# Content with notebooks

You can also create content with Jupyter Notebooks. This means that you can include
code blocks and their outputs in your book.

## Markdown + notebooks

As it is markdown, you can embed images, HTML, etc into your posts!

![](https://myst-parser.readthedocs.io/en/latest/_static/logo-wide.svg)

You can also $add_{math}$ and

$$
math^{blocks}
$$

or

$$
\begin{aligned}
\mbox{mean} la_{tex} \\ \\
math blocks
\end{aligned}
$$

But make sure you \$Escape \$your \$dollar signs \$you want to keep!

## MyST markdown

MyST markdown works in Jupyter Notebooks as well. For more information about MyST markdown, check
out [the MyST guide in Jupyter Book](https://jupyterbook.org/content/myst.html),
or see [the MyST markdown documentation](https://myst-parser.readthedocs.io/en/latest/).

## Code blocks and outputs

Jupyter Book will also embed your code blocks and output in your book.
For example, here's some sample Matplotlib code:

In [1]:
%pip install requests bs4 pandas geopy

from bs4 import BeautifulSoup
import requests
import pandas as pd
from geopy.geocoders import Nominatim

Note: you may need to restart the kernel to use updated packages.


In [20]:
import json
import re


def scrape_airbnb(check_in, check_out):
    url = f"https://www.airbnb.com/s/Madrid/homes?place_id=ChIJgTwKgJcpQg0RaSKMYcHeNsQ&refinement_paths%5B%5D=%2Fhomes&flexible_trip_dates%5B%5D=april&flexible_trip_dates%5B%5D=august&flexible_trip_dates%5B%5D=february&flexible_trip_dates%5B%5D=july&flexible_trip_dates%5B%5D=june&flexible_trip_dates%5B%5D=march&flexible_trip_dates%5B%5D=may&flexible_trip_dates%5B%5D=october&flexible_trip_dates%5B%5D=september&date_picker_type=calendar&search_type=filter_change&tab_id=home_tab&query=Madrid&monthly_start_date=2023-12-01&monthly_length=3&price_filter_input_type=0&price_filter_num_nights=1&channel=EXPLORE&flexible_trip_lengths%5B%5D=weekend_trip&source=structured_search_input_header&checkin={check_in}&checkout={check_out}&adults=1"

LISTING:
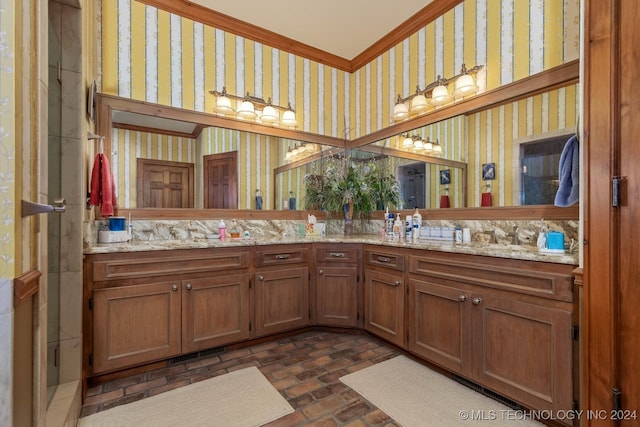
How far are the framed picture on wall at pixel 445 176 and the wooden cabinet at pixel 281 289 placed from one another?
1.39 meters

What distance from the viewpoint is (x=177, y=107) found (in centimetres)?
276

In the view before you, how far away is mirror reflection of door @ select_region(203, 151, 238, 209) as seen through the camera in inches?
113

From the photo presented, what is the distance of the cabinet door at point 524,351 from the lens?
1.47 m

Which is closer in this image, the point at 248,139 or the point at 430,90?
the point at 430,90

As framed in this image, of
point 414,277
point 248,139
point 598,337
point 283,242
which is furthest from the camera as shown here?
point 248,139

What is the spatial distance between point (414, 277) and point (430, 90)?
179 centimetres

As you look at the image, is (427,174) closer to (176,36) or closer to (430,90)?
(430,90)

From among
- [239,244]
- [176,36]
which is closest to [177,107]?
[176,36]

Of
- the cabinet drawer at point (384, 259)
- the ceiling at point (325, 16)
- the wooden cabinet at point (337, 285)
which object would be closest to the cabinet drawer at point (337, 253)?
the wooden cabinet at point (337, 285)

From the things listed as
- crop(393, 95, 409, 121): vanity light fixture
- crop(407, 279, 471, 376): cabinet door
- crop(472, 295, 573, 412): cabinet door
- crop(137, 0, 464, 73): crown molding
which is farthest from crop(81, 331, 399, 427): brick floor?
crop(137, 0, 464, 73): crown molding

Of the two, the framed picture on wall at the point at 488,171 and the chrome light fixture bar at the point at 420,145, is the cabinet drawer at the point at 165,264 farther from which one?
the framed picture on wall at the point at 488,171

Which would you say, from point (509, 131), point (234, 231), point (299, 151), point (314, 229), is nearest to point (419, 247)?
point (509, 131)

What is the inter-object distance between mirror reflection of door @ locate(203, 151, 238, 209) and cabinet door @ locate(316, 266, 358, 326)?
1148 millimetres

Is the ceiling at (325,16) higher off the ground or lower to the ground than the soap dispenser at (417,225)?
higher
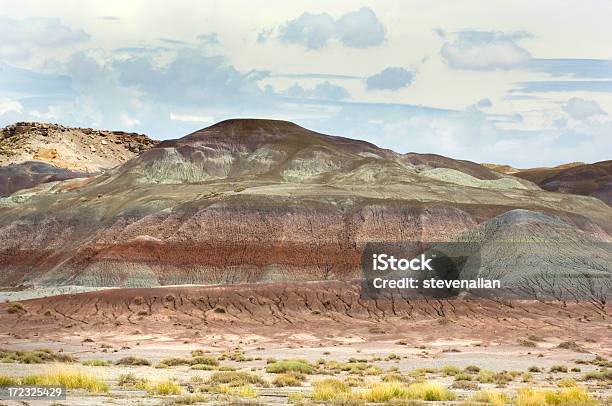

INSTRUCTIONS:
1. In the page on content with notebooks, begin at the words "But make sure" and stop after "output in your book.". Give that part again, substituting "MyST Markdown" for "MyST markdown".
2. Condense the paragraph of the page on content with notebooks that begins "MyST markdown works in Jupyter Notebooks" into a short list, keeping its main facts.
3. Write the next part of the page on content with notebooks, picking up right after its last line.
The material has no connection to the page on content with notebooks.

ANSWERS:
1.
But make sure you \$Escape \$your \$dollar signs \$you want to keep!

## MyST Markdown

MyST Markdown works in Jupyter Notebooks as well. For more information about MyST Markdown, check
out [the MyST guide in Jupyter Book](https://jupyterbook.org/content/myst.html),
or see [the MyST Markdown documentation](https://myst-parser.readthedocs.io/en/latest/).

## Code blocks and outputs

Jupyter Book will also embed your code blocks and output in your book.

2.
- MyST markdown can be used in Jupyter Notebooks.
- More information is in the MyST guide in Jupyter Book (https://jupyterbook.org/content/myst.html).
- More information is also in the MyST markdown documentation (https://myst-parser.readthedocs.io/en/latest/).

3.
    response = requests.get(url).text

    soup = BeautifulSoup(response, "html.parser")

    print(soup.prettify())
    script_tag = soup.find('script', text=re.compile('niobeMinimalClientData'))
    if script_tag:
        json_data = json.loads(script_tag.string)
        return json_data
    else:
        return "Data not found"


def extract_data(json_data, check_in, check_out):
    result = []
    length = len(
        json_data["niobeMinimalClientData"][1][1]["data"]["presentation"][
            "staysSearch"
        ]["results"]["searchResults"]
    )

    for i in range(length - 1):
        # LOCATION
        location = json_data["niobeMinimalClientData"][1][1]["data"]["presentation"][
            "staysSearch"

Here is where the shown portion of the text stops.